**Text for analysis**
Russian official and journalist (1882–1929)

Zlata Ionovna Lilina (27 January 1882 – 28 May 1929) was a member of the Soviet party, a state activist and a journalist. She was the second wife of Grigory Zinoviev, and the sister of Ilya Ionovich Ionov (1887–1942), the head of the State Publishing House of the Russian SFSR.

== Biography ==
She was born on to a poor Jewish family and was homeschooled and then studied in Mitau (now known as Jelgava). In 1902, she graduated and began working as a teacher at a four-grade school in Velizh, and later in Polotsk.

In 1902, she entered medical courses at the University of Bern where she first met Grigory Zinoviev. She later tried to continue her education at the history and philology department of the Bestuzhev Courses.

She was a member of the Russian Social Democratic Labour Party (RSDLP) from 1902 and joined the Bolsheviks after the party split in 1903. While in Geneva in 1904, she participated in the congress of the RSDLP, where she met Vladmir Lenin, Alexander Bogdanov, and others.

**Your task**
Answer these questions from the biography of Zlata Lilina above.
(a) What position did her brother Ilya Ionovich Ionov hold?
(b) At which institution did she first meet Grigory Zinoviev?
(c) Whom did she join after the party split in 1903?

**Dataset content**

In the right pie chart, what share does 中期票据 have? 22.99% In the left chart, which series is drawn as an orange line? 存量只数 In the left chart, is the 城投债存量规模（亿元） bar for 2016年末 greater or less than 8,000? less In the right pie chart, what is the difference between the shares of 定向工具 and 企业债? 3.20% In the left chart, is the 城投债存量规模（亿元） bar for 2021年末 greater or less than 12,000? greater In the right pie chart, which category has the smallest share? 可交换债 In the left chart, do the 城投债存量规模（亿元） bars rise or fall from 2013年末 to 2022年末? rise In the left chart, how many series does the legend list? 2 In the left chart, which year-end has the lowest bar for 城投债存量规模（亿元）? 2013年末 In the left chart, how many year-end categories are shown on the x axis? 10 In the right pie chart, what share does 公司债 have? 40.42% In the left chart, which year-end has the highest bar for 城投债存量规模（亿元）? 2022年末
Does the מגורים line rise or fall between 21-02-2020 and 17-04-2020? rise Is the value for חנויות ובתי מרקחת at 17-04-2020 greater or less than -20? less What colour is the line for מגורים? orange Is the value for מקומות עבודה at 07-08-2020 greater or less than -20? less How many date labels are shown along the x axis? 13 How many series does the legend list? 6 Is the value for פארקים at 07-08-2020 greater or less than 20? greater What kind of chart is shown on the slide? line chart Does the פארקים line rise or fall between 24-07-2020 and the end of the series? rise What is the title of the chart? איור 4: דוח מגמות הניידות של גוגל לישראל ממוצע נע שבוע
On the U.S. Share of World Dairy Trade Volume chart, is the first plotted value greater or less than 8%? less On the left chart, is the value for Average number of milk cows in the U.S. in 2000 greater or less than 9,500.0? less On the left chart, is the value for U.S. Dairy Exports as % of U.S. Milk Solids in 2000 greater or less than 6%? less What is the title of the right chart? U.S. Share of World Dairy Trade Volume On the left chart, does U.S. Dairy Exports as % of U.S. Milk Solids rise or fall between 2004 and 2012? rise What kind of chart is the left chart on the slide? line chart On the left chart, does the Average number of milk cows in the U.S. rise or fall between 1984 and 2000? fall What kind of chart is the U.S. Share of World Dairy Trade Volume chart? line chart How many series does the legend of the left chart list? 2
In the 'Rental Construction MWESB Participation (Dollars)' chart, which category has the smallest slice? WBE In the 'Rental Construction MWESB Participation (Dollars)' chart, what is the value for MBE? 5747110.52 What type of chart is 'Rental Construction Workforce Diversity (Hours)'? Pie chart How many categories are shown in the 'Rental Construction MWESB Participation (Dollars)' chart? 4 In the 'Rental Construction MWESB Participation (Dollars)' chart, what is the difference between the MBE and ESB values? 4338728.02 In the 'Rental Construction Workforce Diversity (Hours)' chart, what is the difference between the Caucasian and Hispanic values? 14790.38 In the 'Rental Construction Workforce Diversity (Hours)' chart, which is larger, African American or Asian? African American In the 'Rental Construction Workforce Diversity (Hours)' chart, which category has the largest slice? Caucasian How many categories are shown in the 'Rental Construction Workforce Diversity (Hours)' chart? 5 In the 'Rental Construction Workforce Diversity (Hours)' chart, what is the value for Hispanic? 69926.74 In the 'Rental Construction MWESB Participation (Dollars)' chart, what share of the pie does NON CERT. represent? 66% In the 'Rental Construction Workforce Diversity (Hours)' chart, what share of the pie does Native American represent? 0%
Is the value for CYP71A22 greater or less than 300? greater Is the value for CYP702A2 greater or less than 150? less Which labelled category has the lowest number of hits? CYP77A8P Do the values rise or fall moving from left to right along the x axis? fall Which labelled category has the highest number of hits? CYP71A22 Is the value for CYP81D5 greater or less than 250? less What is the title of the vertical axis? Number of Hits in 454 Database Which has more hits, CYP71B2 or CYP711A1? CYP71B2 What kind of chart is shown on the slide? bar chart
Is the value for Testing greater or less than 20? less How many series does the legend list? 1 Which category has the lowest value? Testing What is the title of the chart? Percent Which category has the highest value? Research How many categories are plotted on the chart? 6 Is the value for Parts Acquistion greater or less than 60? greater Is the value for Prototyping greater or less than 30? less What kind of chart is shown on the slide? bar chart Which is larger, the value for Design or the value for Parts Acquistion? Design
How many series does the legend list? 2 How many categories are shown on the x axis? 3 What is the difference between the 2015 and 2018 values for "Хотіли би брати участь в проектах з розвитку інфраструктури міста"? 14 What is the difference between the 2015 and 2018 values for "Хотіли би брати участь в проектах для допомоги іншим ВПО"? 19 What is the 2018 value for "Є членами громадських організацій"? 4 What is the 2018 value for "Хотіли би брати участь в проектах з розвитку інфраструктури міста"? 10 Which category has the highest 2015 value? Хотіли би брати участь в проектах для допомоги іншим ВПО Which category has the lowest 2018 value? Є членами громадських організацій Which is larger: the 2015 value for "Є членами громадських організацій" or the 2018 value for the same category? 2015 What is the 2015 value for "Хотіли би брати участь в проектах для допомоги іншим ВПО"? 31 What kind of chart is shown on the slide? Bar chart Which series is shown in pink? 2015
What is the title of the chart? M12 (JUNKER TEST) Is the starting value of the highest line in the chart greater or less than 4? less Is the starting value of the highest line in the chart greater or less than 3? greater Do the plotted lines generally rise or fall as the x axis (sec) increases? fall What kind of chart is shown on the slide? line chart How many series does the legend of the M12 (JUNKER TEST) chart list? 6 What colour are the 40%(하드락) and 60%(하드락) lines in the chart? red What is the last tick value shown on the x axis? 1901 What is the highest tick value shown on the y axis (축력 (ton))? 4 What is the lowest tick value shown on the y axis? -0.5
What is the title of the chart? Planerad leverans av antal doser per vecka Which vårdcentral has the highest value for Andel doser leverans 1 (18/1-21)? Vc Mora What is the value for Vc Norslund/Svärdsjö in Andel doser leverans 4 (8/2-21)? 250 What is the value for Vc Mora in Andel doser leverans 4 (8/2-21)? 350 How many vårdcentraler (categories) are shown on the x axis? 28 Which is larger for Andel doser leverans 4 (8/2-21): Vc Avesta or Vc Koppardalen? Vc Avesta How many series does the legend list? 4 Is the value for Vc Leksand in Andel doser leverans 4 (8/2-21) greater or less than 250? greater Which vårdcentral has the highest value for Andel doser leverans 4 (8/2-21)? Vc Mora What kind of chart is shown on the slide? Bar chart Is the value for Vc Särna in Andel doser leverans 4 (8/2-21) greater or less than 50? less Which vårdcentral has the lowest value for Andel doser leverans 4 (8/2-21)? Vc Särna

**Solution to this exercise**
(a) He was head of the State Publishing House of the Russian SFSR.
(b) She first met him at the University of Bern, where she had entered medical courses.
(c) She joined the Bolsheviks.